Exercise goal. Each of the entries below needs to be given again exactly.

Records for processing.
**********
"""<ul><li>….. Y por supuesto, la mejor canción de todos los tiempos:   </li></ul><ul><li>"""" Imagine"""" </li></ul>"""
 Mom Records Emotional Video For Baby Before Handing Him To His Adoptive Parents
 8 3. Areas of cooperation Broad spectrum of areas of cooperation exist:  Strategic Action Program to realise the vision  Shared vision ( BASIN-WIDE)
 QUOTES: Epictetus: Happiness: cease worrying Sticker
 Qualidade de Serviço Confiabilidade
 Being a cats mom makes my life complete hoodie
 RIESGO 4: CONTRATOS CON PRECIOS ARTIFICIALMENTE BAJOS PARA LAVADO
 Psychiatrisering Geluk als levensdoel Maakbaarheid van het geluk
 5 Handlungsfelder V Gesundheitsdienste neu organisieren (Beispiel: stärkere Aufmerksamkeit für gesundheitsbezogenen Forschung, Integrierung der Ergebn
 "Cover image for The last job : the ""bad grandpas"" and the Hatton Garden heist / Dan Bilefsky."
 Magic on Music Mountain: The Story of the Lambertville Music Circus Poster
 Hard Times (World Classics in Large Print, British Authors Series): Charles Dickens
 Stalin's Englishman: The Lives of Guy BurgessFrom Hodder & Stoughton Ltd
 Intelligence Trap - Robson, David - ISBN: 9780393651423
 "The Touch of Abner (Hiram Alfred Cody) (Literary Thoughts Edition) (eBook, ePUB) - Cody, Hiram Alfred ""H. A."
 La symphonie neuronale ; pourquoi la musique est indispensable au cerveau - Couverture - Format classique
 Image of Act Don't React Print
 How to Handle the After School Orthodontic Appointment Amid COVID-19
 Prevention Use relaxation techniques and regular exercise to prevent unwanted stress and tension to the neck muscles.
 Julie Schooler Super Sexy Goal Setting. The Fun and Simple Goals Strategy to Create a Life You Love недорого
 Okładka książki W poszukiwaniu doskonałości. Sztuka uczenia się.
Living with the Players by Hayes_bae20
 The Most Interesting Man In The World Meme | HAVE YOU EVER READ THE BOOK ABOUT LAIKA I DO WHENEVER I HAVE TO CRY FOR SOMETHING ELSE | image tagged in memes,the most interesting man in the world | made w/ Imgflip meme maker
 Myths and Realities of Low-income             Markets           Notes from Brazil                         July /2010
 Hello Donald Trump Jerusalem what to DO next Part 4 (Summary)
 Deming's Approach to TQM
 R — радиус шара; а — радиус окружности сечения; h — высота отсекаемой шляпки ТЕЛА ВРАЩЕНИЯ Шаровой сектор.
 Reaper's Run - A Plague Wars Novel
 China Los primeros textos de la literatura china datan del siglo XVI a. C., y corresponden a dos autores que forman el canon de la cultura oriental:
**********
Result of this exercise.
"""<ul><li>….. Y por supuesto, la mejor canción de todos los tiempos:   </li></ul><ul><li>"""" Imagine"""" </li></ul>"""
 Mom Records Emotional Video For Baby Before Handing Him To His Adoptive Parents
 8 3. Areas of cooperation Broad spectrum of areas of cooperation exist:  Strategic Action Program to realise the vision  Shared vision ( BASIN-WIDE)
 QUOTES: Epictetus: Happiness: cease worrying Sticker
 Qualidade de Serviço Confiabilidade
 Being a cats mom makes my life complete hoodie
 RIESGO 4: CONTRATOS CON PRECIOS ARTIFICIALMENTE BAJOS PARA LAVADO
 Psychiatrisering Geluk als levensdoel Maakbaarheid van het geluk
 5 Handlungsfelder V Gesundheitsdienste neu organisieren (Beispiel: stärkere Aufmerksamkeit für gesundheitsbezogenen Forschung, Integrierung der Ergebn
 "Cover image for The last job : the ""bad grandpas"" and the Hatton Garden heist / Dan Bilefsky."
 Magic on Music Mountain: The Story of the Lambertville Music Circus Poster
 Hard Times (World Classics in Large Print, British Authors Series): Charles Dickens
 Stalin's Englishman: The Lives of Guy BurgessFrom Hodder & Stoughton Ltd
 Intelligence Trap - Robson, David - ISBN: 9780393651423
 "The Touch of Abner (Hiram Alfred Cody) (Literary Thoughts Edition) (eBook, ePUB) - Cody, Hiram Alfred ""H. A."
 La symphonie neuronale ; pourquoi la musique est indispensable au cerveau - Couverture - Format classique
 Image of Act Don't React Print
 How to Handle the After School Orthodontic Appointment Amid COVID-19
 Prevention Use relaxation techniques and regular exercise to prevent unwanted stress and tension to the neck muscles.
 Julie Schooler Super Sexy Goal Setting. The Fun and Simple Goals Strategy to Create a Life You Love недорого
 Okładka książki W poszukiwaniu doskonałości. Sztuka uczenia się.
Living with the Players by Hayes_bae20
 The Most Interesting Man In The World Meme | HAVE YOU EVER READ THE BOOK ABOUT LAIKA I DO WHENEVER I HAVE TO CRY FOR SOMETHING ELSE | image tagged in memes,the most interesting man in the world | made w/ Imgflip meme maker
 Myths and Realities of Low-income             Markets           Notes from Brazil                         July /2010
 Hello Donald Trump Jerusalem what to DO next Part 4 (Summary)
 Deming's Approach to TQM
 R — радиус шара; а — радиус окружности сечения; h — высота отсекаемой шляпки ТЕЛА ВРАЩЕНИЯ Шаровой сектор.
 Reaper's Run - A Plague Wars Novel
 China Los primeros textos de la literatura china datan del siglo XVI a. C., y corresponden a dos autores que forman el canon de la cultura oriental:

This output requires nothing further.